*Task prompt*.
Copy out every line of the records that has the word "return" in it. Case counts.

*Records*.
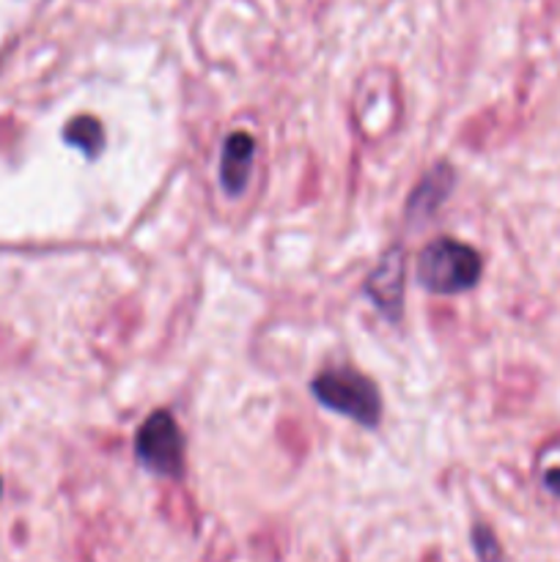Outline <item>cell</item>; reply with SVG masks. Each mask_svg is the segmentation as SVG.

...

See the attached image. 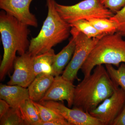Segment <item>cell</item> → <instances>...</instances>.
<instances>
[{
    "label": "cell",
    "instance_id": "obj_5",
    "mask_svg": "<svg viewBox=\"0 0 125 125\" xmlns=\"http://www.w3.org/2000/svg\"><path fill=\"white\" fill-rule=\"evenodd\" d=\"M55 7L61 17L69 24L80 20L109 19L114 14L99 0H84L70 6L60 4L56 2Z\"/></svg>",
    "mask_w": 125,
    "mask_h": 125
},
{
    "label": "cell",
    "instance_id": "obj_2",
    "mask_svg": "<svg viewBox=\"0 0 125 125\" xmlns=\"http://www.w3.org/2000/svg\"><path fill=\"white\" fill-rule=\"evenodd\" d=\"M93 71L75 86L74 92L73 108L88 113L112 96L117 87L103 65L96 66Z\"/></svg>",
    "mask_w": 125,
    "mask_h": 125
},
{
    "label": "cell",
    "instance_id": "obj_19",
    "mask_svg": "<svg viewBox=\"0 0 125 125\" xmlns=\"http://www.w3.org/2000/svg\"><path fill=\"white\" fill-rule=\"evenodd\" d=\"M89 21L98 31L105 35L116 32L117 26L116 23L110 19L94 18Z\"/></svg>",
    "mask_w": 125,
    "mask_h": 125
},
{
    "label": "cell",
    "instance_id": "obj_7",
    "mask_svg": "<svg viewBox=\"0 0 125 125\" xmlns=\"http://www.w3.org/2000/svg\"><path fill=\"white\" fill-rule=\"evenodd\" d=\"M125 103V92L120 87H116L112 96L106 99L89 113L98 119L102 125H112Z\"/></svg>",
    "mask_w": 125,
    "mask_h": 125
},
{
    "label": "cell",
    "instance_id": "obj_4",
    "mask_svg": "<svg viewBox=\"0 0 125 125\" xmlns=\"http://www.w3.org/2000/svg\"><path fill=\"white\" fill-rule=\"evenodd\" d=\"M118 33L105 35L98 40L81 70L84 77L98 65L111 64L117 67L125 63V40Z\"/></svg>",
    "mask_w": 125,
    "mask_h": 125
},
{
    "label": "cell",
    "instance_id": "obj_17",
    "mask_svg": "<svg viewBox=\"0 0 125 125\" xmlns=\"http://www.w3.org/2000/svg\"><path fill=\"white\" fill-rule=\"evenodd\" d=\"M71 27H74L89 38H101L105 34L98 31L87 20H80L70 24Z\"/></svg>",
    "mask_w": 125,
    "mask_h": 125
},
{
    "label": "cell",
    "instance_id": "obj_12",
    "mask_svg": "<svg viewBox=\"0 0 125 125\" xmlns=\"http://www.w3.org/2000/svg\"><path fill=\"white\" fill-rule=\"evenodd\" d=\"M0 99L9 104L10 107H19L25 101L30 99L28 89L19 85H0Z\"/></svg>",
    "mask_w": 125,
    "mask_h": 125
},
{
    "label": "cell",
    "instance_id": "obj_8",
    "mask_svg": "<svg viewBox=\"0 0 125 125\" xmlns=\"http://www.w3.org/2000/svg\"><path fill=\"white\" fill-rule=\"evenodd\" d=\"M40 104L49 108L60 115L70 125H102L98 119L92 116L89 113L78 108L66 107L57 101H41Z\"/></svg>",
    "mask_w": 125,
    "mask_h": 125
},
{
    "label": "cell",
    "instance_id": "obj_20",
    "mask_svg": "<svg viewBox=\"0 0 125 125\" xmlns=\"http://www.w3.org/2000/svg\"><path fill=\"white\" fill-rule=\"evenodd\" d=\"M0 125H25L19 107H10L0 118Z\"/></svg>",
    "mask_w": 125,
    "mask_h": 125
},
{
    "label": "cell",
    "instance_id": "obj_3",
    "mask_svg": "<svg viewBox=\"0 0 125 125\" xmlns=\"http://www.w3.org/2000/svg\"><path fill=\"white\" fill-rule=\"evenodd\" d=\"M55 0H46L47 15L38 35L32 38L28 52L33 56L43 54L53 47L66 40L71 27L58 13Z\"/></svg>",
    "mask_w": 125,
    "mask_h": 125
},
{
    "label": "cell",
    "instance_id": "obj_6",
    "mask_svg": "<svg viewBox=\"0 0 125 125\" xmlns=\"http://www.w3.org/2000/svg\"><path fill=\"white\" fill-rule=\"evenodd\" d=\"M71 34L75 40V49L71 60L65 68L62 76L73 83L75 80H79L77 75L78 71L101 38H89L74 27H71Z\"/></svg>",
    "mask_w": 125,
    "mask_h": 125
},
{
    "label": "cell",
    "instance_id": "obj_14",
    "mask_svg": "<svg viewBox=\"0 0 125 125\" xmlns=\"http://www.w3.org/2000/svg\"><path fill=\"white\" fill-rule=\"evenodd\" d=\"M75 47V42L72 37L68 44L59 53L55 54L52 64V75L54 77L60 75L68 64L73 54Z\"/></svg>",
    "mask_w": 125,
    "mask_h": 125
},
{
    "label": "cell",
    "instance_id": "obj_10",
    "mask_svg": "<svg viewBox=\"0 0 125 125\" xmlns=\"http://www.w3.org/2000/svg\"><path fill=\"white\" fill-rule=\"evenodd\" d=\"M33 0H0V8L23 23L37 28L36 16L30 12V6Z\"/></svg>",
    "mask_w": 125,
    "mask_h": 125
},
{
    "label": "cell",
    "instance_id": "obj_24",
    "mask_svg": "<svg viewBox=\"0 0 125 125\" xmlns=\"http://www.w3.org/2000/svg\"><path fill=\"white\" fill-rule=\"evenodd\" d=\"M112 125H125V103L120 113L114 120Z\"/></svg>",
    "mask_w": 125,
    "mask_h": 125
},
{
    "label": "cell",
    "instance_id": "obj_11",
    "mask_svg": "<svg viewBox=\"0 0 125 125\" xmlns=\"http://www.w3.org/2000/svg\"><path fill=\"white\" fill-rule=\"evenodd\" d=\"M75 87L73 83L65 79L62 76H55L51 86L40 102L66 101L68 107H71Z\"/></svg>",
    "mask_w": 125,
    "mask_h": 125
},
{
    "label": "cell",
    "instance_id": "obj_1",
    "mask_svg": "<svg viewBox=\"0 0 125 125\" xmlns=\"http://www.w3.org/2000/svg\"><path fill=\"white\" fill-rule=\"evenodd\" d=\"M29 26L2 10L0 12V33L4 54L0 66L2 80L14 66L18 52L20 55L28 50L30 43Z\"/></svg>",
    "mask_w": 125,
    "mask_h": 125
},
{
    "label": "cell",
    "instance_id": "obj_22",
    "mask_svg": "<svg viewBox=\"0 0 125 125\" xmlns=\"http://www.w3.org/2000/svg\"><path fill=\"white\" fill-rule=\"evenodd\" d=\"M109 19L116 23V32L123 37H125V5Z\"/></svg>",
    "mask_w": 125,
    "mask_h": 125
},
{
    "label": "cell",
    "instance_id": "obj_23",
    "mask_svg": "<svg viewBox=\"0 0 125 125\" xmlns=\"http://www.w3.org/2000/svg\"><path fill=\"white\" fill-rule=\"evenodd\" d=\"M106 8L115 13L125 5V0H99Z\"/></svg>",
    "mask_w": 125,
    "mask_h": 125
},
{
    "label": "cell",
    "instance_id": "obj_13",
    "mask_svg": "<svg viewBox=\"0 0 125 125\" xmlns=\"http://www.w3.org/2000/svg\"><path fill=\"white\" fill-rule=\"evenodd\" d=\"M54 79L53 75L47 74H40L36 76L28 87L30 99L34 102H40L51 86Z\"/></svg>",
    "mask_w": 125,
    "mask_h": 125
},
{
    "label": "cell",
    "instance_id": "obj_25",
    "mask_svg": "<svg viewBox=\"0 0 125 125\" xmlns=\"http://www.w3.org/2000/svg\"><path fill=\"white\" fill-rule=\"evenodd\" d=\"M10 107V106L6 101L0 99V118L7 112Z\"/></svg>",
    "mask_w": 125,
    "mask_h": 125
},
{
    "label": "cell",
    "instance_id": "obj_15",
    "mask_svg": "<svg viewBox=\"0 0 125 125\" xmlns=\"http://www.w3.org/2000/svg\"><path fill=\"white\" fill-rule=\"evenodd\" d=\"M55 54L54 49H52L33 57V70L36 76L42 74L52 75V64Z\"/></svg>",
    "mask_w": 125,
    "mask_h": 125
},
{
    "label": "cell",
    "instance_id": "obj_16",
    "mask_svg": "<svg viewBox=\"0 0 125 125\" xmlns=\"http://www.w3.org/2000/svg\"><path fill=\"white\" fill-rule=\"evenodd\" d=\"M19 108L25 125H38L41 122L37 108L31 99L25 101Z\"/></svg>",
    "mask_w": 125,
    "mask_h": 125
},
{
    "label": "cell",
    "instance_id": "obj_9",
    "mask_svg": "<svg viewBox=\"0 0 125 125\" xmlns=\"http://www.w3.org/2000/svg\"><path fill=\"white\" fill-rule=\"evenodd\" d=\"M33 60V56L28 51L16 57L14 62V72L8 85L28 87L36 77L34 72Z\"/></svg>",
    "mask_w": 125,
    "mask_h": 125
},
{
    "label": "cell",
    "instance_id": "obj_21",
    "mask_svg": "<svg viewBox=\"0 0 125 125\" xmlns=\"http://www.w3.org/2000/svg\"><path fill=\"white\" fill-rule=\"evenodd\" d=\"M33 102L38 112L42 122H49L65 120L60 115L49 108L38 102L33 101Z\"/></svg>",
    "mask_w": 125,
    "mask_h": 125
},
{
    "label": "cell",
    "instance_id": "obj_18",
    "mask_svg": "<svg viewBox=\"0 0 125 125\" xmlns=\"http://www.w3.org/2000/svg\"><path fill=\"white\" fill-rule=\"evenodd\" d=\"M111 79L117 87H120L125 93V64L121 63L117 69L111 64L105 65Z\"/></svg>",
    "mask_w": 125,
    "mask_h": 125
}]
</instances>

---

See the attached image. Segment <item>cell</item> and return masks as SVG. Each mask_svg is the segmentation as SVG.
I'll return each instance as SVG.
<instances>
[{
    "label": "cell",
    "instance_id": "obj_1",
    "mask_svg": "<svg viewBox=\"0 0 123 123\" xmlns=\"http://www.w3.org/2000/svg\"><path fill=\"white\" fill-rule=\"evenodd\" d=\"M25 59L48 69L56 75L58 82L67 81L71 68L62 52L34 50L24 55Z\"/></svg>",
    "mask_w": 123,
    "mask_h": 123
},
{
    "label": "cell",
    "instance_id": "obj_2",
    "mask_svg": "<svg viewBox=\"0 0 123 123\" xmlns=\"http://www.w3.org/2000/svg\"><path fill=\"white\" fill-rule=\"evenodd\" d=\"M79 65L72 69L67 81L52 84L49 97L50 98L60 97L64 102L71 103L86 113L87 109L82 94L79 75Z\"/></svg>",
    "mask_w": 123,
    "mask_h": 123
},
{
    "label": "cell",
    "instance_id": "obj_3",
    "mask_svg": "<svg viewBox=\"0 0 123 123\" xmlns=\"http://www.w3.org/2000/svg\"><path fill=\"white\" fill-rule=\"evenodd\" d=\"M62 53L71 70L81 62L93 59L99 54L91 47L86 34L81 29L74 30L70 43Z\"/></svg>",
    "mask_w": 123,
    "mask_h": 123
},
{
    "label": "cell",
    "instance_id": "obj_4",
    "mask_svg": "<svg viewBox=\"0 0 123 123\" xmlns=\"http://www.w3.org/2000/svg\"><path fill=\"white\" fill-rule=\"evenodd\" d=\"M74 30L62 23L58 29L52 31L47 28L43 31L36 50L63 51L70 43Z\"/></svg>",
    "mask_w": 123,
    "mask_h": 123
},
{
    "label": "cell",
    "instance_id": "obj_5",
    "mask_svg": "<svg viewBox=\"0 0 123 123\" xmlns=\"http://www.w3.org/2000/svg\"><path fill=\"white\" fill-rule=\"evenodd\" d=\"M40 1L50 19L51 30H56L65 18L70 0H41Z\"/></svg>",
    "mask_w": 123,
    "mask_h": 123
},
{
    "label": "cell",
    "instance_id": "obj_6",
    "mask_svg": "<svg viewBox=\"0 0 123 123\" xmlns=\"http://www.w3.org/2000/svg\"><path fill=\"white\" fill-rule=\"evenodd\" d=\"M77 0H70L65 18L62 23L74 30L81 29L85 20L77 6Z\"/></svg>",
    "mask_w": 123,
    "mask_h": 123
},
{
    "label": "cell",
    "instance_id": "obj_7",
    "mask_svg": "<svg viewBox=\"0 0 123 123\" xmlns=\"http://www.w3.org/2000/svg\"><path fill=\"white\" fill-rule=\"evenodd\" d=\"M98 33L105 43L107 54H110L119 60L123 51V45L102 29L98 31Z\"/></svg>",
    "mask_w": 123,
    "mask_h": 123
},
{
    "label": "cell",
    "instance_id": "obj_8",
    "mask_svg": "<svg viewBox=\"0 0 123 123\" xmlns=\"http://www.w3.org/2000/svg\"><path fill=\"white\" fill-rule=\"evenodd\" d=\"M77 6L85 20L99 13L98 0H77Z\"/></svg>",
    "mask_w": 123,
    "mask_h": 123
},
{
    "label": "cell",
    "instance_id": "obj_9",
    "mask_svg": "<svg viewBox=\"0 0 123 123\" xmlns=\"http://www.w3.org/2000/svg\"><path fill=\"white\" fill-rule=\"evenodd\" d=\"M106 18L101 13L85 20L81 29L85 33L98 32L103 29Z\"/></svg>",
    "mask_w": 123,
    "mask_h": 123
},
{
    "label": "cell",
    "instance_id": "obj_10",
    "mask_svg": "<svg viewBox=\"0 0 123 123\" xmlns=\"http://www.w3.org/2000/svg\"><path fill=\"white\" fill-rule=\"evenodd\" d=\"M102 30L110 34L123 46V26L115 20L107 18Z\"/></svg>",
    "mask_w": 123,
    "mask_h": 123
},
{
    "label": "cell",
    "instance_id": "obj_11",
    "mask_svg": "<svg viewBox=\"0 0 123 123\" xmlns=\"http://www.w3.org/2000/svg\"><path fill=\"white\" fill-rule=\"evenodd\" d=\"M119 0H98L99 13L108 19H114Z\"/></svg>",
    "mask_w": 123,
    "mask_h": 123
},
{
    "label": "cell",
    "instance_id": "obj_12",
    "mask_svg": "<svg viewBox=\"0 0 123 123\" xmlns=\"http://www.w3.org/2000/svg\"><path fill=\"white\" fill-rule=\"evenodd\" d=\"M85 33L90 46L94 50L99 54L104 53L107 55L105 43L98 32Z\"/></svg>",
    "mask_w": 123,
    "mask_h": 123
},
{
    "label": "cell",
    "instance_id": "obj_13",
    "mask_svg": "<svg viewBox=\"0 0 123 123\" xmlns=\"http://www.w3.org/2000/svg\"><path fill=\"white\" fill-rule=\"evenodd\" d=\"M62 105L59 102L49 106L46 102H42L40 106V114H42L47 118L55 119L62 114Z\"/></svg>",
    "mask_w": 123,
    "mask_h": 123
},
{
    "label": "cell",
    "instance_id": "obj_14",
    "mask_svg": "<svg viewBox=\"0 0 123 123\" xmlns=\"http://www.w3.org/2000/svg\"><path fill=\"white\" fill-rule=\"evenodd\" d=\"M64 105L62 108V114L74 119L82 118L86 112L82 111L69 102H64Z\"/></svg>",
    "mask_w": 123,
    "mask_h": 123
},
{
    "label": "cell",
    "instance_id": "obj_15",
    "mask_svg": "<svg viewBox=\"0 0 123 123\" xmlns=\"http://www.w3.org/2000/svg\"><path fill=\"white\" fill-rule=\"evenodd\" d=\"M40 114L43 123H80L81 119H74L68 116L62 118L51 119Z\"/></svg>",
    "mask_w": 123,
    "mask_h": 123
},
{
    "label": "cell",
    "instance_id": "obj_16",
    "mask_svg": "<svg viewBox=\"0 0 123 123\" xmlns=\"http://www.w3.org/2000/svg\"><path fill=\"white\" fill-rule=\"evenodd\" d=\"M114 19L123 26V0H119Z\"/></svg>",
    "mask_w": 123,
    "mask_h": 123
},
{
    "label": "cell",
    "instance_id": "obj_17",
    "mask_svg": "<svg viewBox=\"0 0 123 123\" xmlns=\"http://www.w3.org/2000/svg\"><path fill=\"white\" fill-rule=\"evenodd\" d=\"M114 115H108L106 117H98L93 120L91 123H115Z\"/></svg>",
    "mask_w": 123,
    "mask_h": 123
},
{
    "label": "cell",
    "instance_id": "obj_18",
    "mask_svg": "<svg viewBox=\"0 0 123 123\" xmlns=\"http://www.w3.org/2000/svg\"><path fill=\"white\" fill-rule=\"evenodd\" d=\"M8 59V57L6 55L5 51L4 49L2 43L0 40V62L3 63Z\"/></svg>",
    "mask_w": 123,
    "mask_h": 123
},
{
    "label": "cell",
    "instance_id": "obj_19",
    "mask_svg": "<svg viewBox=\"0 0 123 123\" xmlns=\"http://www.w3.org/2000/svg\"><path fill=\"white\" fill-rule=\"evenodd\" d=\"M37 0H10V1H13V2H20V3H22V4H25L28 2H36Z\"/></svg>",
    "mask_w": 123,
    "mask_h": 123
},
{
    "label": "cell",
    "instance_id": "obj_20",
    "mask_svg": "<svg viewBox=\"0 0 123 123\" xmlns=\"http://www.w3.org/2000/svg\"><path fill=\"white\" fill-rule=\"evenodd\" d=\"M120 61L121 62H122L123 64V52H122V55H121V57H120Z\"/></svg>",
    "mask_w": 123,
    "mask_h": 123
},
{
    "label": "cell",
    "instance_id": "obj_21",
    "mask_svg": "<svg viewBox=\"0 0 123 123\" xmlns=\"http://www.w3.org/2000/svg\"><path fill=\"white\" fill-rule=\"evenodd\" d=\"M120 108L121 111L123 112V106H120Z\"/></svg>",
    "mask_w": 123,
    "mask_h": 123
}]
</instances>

*Exercise output*.
See the attached image. Segment <item>cell</item> and return masks as SVG. Each mask_svg is the segmentation as SVG.
I'll return each instance as SVG.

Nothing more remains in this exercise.